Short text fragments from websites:
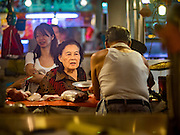 """27 DECEMBER 2016 - SINGAPORE:  Tiong Bahru Market in Singapore is popular with local people who live in the community and expatriots living in Singapore. Market vendors sell a lot of imported foodstuffs and the food """"hawker"""" area is one of the most popular in the city.      PHOTO BY JACK KURTZ"""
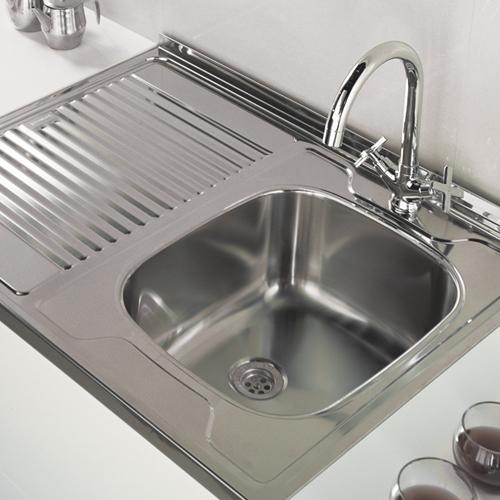Мойка нержавеющая накладная на кухне - фото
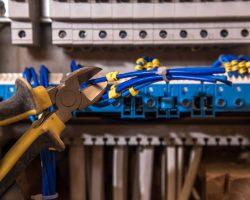 cablage d'un tableau electrique avec une pince coupante et des fils électrique
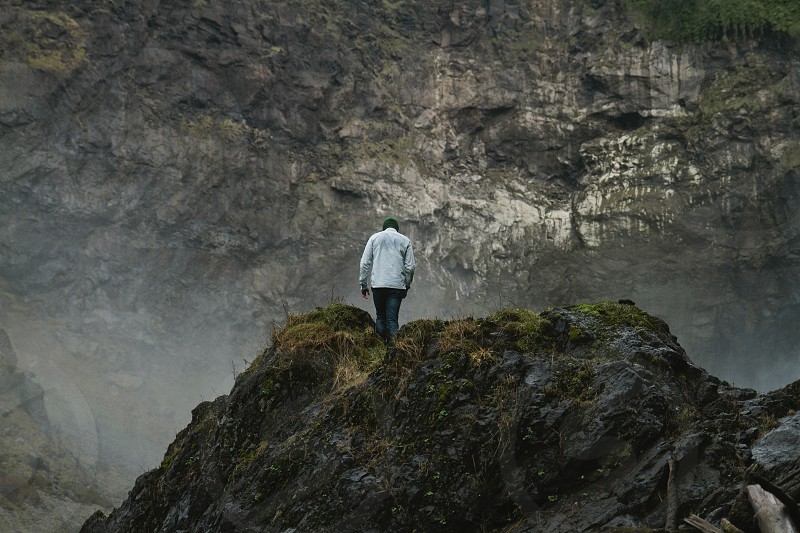 man standing on rock formation photo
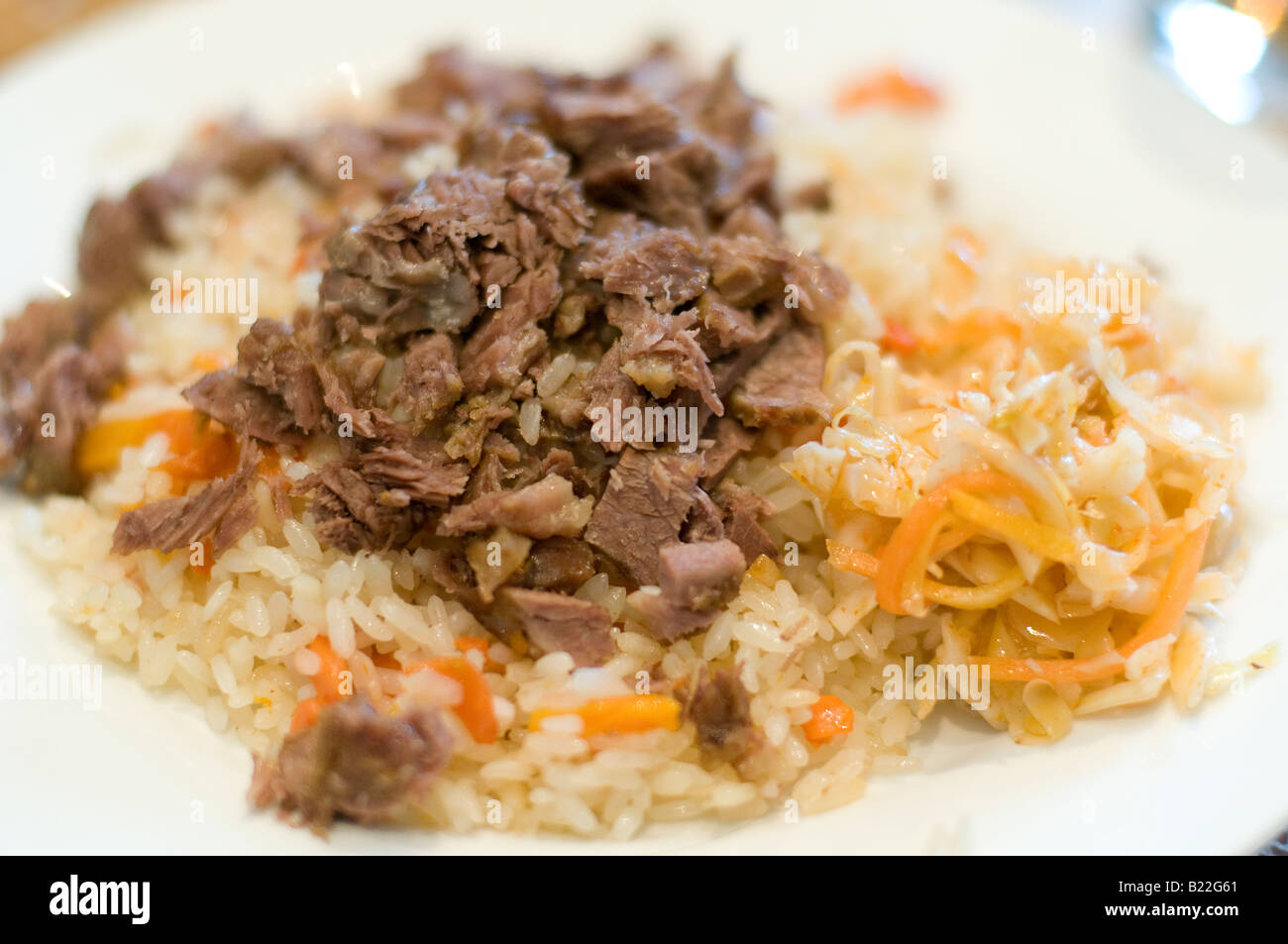 plate of pilaf or plov rice with meat kazakhstan stock photo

**PROBLEM TO SOLVE**
Output every entry above verbatim, but leave out the pictures.

**RESULT FOR THIS TASK**
 """27 DECEMBER 2016 - SINGAPORE:  Tiong Bahru Market in Singapore is popular with local people who live in the community and expatriots living in Singapore. Market vendors sell a lot of imported foodstuffs and the food """"hawker"""" area is one of the most popular in the city.      PHOTO BY JACK KURTZ"""
Мойка нержавеющая накладная на кухне - фото
 cablage d'un tableau electrique avec une pince coupante et des fils électrique
 man standing on rock formation photo
 plate of pilaf or plov rice with meat kazakhstan stock photo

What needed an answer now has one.